__Try it__. Set down the data below exactly; pictures stay out.

__Stored data__.
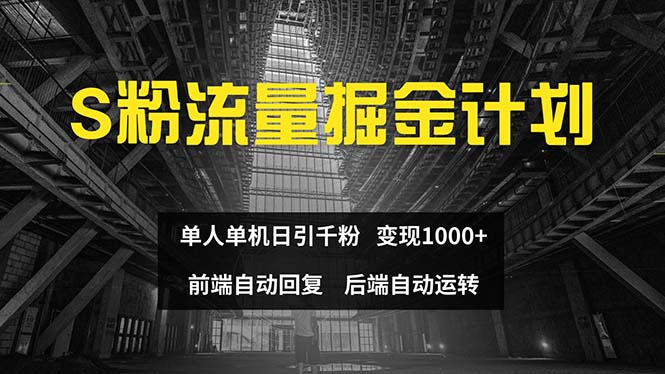 色粉流量掘金计划 单人单机日引千粉 日入1000+ 前端自动化回复   后端…_酷乐网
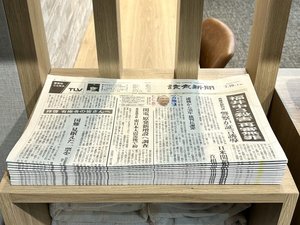 【朝刊サービス】ラウンジには、毎朝3種類の朝刊を一部ずつ閲覧用にご用意しております。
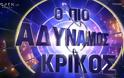 «Αδύναμος Κρίκος» – Τα τρία ονόματα για την παρουσίαση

__Result of the task__.
 色粉流量掘金计划 单人单机日引千粉 日入1000+ 前端自动化回复   后端…_酷乐网
 【朝刊サービス】ラウンジには、毎朝3種類の朝刊を一部ずつ閲覧用にご用意しております。
 «Αδύναμος Κρίκος» – Τα τρία ονόματα για την παρουσίαση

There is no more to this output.